Von Beginn an machen Markovits und Gorski deutlich, was sie an ihrem Forschungsgegenstand interessiert, nämlich: wie sich in diesem historisch-geographischen Raum Deutschland emanzipatorische Politik begründet, und da ist die Frage nach dem Verhältnis der jeweiligen Gruppe zur nationalsozialistischen Vergangenheit wichtiger als revolutionäre Rhetorik. "Wir wagen die kühne Behauptung", so die Autoren, "daß es direkte - wenn auch zumeist versteckte - Verbindungslinien zwischen Auschwitz und den Grünen gibt. Diese Verbindung, so glauben wir, hat die deutschen Grünen sowohl für die Beteiligten als auch für die Beobachter zu einem komplexen, mißverstandenen, unheimlichen und widersprüchlichen Phänomen gemacht und zu ihrer politischen Bedeutung in und außerhalb der Bundesrepublik beigetragen."

Was hier nur für die Grünen formuliert wurde, gilt, wie die Autoren im Verlauf ihrer Analyse zeigen, auch für andere Gruppen. "Es war einer der schändlichsten Augenblicke der deutschen Nach-Holocaust-Geschichte, der noch immer nicht als solcher erkannt wird", heißt es im Kapitel über Terrorismus, "als deutsche Terroristen den Palästinensern während der Entführung einer El-Al-Maschine im Sommer 1976 in Entebbe halfen, jüdische Passagiere zu ÝselektierenÜ."

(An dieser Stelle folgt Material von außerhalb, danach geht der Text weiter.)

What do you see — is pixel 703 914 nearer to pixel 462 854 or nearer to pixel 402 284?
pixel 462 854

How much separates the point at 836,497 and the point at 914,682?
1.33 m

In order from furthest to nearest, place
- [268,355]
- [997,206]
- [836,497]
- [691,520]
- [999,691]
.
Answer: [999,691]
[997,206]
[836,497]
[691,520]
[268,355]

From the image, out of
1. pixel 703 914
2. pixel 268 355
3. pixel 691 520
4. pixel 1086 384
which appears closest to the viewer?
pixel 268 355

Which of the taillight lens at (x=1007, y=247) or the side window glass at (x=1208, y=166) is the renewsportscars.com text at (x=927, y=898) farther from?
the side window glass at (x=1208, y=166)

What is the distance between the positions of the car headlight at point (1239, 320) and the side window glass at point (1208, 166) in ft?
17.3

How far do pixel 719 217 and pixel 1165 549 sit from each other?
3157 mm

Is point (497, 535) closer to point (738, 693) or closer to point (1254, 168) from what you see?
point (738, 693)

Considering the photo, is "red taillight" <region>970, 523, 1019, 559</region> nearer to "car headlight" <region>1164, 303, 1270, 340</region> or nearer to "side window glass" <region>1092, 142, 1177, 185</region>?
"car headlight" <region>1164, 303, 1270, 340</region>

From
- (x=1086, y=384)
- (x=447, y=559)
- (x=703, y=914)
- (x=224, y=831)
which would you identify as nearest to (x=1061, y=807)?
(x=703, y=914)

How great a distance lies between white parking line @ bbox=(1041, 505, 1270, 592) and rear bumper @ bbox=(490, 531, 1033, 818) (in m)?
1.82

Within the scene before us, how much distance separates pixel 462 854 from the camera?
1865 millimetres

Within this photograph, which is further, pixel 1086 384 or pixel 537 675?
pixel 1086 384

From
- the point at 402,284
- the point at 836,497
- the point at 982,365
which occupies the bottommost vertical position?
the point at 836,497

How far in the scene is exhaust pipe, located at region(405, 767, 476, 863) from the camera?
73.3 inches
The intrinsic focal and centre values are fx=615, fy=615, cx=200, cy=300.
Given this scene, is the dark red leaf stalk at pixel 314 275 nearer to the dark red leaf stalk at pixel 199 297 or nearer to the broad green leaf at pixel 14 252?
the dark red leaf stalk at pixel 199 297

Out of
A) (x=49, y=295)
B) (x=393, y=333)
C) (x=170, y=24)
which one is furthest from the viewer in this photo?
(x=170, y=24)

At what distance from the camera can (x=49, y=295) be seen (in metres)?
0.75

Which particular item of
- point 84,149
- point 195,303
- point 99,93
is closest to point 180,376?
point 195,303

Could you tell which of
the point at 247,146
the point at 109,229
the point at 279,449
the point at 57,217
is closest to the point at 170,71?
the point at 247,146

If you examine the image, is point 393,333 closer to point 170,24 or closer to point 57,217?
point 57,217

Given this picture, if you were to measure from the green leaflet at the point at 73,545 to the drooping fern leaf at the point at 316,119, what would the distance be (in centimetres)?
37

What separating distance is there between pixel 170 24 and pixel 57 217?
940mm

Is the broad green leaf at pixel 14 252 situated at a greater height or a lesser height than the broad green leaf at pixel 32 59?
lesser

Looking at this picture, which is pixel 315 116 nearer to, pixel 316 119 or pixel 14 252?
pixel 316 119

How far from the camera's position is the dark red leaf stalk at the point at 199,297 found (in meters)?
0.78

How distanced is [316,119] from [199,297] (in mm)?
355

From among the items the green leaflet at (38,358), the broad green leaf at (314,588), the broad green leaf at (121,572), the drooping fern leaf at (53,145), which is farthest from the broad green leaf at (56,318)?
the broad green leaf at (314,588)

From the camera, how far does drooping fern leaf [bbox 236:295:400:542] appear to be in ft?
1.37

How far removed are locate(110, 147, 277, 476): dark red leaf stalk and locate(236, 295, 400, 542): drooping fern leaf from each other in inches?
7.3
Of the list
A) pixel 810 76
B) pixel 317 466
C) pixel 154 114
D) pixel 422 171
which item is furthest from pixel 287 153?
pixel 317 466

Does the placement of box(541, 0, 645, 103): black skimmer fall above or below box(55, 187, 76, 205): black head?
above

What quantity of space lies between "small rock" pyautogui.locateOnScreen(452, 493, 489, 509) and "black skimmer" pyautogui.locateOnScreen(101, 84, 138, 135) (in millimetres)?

Daß deutsche Linke, gleich ob sie sich in den siebziger Jahren einer militanten Gruppe anschlossen oder ob sie in den neunziger Jahren in Parlamenten an eventuellen Regierungsbündnissen basteln, immer dann moralisch und politisch versagen, wenn sie sich nicht dem Nationalsozialismus auseinandersetzen, belegen Markovits und Gorski eindeutig. Sie zeigen es etwa auch anhand der Debatten um die alliierte Intervention in den zweiten Golfkrieg, sie zeigen es anhand der antiamerikanischen Töne während des Booms der Neuen Friedensbewegung Anfang der achtziger Jahre, und sie zeigen es beispielsweise anhand der etymologischen Herkunft des Wortes "Mescalero", das 1977 als Pseudonym eines Nachrufs auf den von der RAF erschossenen Generalbundesanwalt Siegfried Buback diente.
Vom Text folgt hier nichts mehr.